__Document passage__
Lucid Culture

JAZZ, CLASSICAL MUSIC AND THE ARTS IN NEW YORK CITY

Getting Lost in Cassie Wieland’s Warmly Enveloping Minimalist Sonics

Cassie Wieland‘s music is purposeful to a fault: if there’s any composer working today who doesn’t waste notes, it’s her. Last night at Roulette, she and a shapeshifting cast of ensembles played a series of recent instrumental and vocal pieces that came across as Radiohead at one-tenth speed – or Sigur Ros playing Anna Thorvaldsdottir, maybe. Either way, it was frequently a night to get lost in.

Space is a crucial component of Wieland’s work: she will often leave a whole bar or more in between calm, minimalist motives. The effect is less suspenseful than simply calming and hypnotic, each a persistent quality in her music as well.

Playing brooding organ loops on a mini-synth, she led a string quartet subset of chamber ensemble Desdemona through the night’s central suite, Birthday. Weiland explained to the crowd that this was not a bday celebration since she’s a January baby: this was the rescheduled date for the performance originally planned for last winter. That month was reflected in the hazy, broodingly drifting second segment, where she sang through a vocoder while the strings built a slow crescendo assembled from the sparest of raw materials to either simple, emphatic chords or close harmonies. There were striking textural contrasts in the opening segment, stark harmonics against the sleekness of the organ. Subtle counterpoint developed as the piece wore on, concluding with a warm lullaby atmosphere awash in comforting, accordion-like timbres. That cocooning ambience persisted throughout the matter-of-fact tectonic shifts of the night’s final number, Home.

__Problem 1__
According to the concert review, what was the title of the night's final number?

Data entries
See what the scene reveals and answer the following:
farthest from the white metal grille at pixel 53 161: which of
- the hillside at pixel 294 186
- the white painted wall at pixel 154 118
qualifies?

__Problem 2__
Rewrite the listing above with "hillside" switched to "slope", keeping every other part of its lines unchanged.

__Final result 1__
Home

__Final result 2__
See what the scene reveals and answer the following:
farthest from the white metal grille at pixel 53 161: which of
- the slope at pixel 294 186
- the white painted wall at pixel 154 118
qualifies?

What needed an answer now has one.